La vicenda ha ipnotizzato a lungo l’Italia. Manuel Foffo e Marco Prato drogano, sequestrano, seviziano, uccidono Luca Varani. Nulla li spinge ad agire se non uno scabroso gioco di specchi: nell’orrore che compiono – massacrare un ragazzo di 23 anni – scorgono l’orrore che si slarga dentro di loro. Gli ingredienti ci sono tutti: l’omosessualità, le feste, Roma, famiglie perbene nelle quali il male è spuntato – apparentemente – dal nulla.
Il clamore avvolge la vicenda, rimbalza sulle tv sui giornali con ritmo ossessivo. Nicola Lagioia ne resta irretito. Scruta prima da lontano, poi sempre più da vicino, se ne appassiona: indaga, interroga, intervista, archivia. La città dei vivi è il registro di questa ossessione, la ricostruzione di questa discesa nell’orrore.
Un orrore che sfugge a ogni possibile presa della ragione e che – forse proprio per questo – lo inchioda. Lo scrittore sente qualcosa risuonare dentro di sé. Un qualcosa di personale, di antico, di intimo, una scheggia che vibra con la storia di quell’omicidio. “Bisognerebbe sapere molto del carnefice per capire che la distanza che ci separa da lui è minore di quanto crediamo”, avverte. L’indagine è scrupolosa, cronistica, razionale.
Eppure, nelle sue pieghe, preme qualcosa che la ragione fatica a penetrare – “pensai che questa entità avesse una volontà propria, degli interessi propri, il male chiama il male e certe forme retoriche sono i suoi strumenti di contagio”. Quello che sappiano di noi, degli altri, è sempre un frammento strappato al buio. Ma non solo, è come se un esorcismo ci possedesse, possedesse il nostro tempo. E lavasse via ciò a cui era abbarbicata la nostra identità: la responsabilità. Nessuno vuole più essere responsabile di quello che fa. Né di quello che pensa.
La città dei vivi che la scrittura di Lagioia ci consegna, è solo un’escrescenza, un resto, un avanzo sospeso sull’inferno brulicante dei morti. Tra i due regni non c’è separazione ma neanche confidenza. I morti non sono rassicuranti lari, hanno smesso di essere divinità benevoli, non custodiscono né tramandano più nulla. Sono invece annodati a una trama quasi maligna, “le forze della città di sotto”, qualcosa di soverchiante, oscuro, che corrompe tutto ciò che vive.
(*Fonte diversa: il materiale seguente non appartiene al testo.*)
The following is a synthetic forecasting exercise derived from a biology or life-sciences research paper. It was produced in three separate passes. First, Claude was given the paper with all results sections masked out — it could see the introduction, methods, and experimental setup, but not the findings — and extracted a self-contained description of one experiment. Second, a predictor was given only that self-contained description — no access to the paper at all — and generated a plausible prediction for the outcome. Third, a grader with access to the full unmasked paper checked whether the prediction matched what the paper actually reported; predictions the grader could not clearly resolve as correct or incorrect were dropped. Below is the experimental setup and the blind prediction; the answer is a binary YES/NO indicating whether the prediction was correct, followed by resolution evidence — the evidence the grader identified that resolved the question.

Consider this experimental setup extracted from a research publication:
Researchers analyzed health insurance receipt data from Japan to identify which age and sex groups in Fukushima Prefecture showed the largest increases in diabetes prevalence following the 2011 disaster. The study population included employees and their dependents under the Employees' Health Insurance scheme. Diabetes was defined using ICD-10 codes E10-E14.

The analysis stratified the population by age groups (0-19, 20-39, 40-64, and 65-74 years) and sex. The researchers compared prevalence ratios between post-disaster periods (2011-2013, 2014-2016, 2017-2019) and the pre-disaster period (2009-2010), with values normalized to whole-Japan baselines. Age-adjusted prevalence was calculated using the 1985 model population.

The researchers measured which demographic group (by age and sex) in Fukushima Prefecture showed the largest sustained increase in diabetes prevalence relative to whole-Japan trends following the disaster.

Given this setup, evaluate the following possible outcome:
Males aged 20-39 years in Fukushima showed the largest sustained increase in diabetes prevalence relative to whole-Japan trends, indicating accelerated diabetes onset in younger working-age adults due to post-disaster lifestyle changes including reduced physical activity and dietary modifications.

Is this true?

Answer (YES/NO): NO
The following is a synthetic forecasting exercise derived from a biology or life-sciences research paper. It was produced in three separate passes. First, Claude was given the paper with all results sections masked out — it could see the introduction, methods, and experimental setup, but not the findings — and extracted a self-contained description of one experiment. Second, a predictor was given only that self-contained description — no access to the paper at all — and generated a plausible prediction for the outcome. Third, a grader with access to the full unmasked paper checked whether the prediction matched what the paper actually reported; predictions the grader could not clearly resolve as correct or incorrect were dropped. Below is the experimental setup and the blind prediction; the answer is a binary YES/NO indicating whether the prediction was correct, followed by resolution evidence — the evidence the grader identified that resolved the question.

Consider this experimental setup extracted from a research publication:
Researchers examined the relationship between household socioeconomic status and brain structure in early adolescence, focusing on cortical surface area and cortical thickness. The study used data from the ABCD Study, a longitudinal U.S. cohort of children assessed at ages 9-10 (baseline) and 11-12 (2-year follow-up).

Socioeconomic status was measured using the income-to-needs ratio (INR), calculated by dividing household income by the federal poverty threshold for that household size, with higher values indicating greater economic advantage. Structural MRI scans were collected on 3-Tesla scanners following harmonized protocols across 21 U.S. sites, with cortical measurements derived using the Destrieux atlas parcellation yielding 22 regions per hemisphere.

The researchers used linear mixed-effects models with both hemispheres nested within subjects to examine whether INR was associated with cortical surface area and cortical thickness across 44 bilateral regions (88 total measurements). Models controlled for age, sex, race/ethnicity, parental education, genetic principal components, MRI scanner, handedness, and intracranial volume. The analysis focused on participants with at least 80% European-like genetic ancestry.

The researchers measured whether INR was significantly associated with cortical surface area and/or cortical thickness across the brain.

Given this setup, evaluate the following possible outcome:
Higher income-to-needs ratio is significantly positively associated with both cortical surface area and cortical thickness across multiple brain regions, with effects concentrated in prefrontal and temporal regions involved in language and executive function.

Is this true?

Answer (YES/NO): NO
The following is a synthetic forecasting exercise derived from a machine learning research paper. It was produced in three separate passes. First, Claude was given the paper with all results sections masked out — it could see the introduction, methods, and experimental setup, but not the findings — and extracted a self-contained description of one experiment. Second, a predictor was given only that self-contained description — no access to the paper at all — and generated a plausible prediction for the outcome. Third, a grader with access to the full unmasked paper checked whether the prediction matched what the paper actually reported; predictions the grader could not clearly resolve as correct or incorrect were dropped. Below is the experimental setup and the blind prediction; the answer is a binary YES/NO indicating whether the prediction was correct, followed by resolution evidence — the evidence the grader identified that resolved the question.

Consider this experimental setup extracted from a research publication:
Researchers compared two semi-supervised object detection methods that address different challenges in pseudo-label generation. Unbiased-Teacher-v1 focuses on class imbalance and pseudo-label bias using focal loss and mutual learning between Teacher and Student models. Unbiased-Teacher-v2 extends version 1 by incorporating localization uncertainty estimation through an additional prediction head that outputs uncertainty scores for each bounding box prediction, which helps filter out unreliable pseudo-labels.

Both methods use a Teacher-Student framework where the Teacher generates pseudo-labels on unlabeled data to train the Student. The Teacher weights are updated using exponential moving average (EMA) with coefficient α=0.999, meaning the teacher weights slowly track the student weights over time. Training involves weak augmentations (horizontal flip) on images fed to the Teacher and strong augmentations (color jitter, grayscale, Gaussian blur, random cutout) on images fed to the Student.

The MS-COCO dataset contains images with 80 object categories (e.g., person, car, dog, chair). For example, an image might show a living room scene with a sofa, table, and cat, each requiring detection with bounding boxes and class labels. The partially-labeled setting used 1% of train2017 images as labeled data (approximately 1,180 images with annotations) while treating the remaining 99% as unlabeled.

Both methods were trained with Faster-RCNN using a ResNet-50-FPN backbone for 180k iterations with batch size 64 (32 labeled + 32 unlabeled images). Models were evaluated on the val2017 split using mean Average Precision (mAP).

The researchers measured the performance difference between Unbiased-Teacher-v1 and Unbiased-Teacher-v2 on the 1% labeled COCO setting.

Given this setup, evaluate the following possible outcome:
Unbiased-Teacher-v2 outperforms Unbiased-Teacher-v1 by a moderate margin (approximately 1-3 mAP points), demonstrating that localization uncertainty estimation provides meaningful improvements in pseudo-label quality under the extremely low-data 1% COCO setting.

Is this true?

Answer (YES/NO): NO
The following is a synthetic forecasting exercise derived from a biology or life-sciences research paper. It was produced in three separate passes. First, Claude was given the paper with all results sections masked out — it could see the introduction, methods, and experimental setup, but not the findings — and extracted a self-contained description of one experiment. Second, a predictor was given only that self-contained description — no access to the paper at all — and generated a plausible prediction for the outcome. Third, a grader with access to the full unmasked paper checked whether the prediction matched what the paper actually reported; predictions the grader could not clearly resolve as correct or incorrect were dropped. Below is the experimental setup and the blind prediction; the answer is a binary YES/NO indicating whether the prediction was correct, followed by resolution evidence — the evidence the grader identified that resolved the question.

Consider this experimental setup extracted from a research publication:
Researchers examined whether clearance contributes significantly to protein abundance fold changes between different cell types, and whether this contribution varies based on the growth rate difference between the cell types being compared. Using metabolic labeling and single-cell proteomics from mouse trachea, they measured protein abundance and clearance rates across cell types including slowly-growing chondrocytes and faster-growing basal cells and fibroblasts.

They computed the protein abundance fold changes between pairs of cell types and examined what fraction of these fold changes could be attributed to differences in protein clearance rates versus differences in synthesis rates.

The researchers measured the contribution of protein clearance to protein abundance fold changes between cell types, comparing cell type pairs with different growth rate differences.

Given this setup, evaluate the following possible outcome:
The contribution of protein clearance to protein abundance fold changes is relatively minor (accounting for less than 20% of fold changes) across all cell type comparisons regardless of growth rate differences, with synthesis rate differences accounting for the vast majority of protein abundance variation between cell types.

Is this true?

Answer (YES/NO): NO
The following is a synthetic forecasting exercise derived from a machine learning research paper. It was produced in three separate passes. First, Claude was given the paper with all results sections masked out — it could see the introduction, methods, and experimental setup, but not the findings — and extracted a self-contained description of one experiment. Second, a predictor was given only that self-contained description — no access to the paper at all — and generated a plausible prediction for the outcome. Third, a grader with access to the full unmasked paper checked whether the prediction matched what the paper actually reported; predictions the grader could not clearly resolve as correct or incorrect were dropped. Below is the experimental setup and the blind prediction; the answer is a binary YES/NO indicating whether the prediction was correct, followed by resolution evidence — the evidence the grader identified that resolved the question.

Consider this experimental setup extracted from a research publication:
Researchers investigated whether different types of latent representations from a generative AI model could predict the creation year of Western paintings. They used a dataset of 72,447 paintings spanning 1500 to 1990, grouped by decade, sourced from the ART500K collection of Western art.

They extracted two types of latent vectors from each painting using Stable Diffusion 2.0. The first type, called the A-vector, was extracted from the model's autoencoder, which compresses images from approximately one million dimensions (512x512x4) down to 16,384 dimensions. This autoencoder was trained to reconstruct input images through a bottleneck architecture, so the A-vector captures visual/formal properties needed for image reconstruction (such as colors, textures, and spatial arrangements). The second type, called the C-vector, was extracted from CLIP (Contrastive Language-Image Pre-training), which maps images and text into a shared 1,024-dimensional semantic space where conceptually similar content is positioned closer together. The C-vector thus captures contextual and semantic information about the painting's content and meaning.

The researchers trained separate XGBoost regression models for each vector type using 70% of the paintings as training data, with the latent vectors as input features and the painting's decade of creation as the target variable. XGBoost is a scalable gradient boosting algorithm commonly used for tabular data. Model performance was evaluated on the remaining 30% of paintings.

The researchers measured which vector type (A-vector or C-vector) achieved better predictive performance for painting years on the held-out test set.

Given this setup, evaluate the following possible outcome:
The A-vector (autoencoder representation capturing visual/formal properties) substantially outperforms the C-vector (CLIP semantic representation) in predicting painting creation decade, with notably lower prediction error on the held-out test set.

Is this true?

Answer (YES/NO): NO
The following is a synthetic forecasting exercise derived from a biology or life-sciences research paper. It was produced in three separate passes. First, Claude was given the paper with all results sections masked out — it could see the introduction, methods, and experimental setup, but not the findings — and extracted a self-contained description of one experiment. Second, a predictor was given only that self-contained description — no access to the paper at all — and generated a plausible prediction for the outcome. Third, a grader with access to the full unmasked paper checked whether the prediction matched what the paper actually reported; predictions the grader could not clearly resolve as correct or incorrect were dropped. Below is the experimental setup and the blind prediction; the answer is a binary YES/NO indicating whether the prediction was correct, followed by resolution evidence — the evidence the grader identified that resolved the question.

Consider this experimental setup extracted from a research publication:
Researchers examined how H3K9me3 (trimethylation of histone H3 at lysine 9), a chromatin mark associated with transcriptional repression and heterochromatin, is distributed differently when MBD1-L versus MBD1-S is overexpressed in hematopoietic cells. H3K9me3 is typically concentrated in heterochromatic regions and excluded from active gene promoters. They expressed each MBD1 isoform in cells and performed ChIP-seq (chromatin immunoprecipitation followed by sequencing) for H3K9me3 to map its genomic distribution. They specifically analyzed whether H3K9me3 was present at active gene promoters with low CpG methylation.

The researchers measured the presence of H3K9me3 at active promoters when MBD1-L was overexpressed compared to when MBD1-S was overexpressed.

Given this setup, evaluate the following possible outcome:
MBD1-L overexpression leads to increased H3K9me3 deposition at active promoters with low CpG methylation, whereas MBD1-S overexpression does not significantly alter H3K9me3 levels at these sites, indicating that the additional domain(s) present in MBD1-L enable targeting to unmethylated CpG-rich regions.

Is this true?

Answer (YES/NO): YES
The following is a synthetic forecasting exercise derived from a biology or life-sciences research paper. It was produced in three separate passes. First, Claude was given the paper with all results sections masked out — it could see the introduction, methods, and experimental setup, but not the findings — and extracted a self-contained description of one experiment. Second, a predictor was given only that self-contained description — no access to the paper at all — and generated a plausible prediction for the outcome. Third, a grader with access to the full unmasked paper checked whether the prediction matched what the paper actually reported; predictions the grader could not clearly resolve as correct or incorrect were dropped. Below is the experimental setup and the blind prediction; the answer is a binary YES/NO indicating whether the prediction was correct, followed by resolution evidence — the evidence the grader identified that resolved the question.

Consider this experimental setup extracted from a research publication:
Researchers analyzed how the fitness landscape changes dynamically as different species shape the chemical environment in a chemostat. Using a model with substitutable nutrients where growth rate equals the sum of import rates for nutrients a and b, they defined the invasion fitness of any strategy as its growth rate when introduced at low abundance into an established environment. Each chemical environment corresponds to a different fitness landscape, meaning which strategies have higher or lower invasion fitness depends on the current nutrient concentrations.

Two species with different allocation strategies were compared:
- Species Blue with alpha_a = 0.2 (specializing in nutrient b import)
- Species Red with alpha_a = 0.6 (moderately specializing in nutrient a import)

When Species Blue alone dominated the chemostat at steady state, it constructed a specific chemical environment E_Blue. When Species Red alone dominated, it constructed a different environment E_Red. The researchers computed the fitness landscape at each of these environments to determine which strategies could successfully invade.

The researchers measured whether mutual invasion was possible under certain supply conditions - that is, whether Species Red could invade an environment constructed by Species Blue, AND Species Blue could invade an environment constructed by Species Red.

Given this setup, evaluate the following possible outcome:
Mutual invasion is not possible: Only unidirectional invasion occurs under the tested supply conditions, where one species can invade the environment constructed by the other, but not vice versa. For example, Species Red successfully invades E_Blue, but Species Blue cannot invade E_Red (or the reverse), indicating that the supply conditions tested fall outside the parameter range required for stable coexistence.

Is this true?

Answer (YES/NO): NO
“Contando gli omicidi che si commettevano a Roma, si sarebbe detto che non era una città così pericolosa. Era violenta sul piano psichico. Muovendosi tra i suoi immensi municipi si respirava un’aria tesa, rabbiosa, capace di ispirare nei più balordi una condotta scriteriata e al tempo stesso la resa totale”
“La città di sotto si stava mangiando quella di sopra, i morti divoravano i vivi, l’informe guadagnava terreno”.
Roma, la città eterna, che prima accoglie poi respinge poi di nuovo accoglie Lagioia, è allora il luogo dove la botola si è aperta, dove i due mondi si sono mischiati, il luogo nel quale corruzione degrado contagio, tutto – persino i gabbiani affamati – richiama questo spolpamento. Eterna è la rabbia che sembra salire dal centro della terra, una fiamma. Eterna è la corruzione.
Resta l’argine della letteratura, delle parole, “cugine della stregoneria”. La letteratura è ancora in grado di fronteggiare il male, di aprire, cioè, uno spazio, una ferita, un respiro, uno scarto, una trascendenza rispetto al suo reale?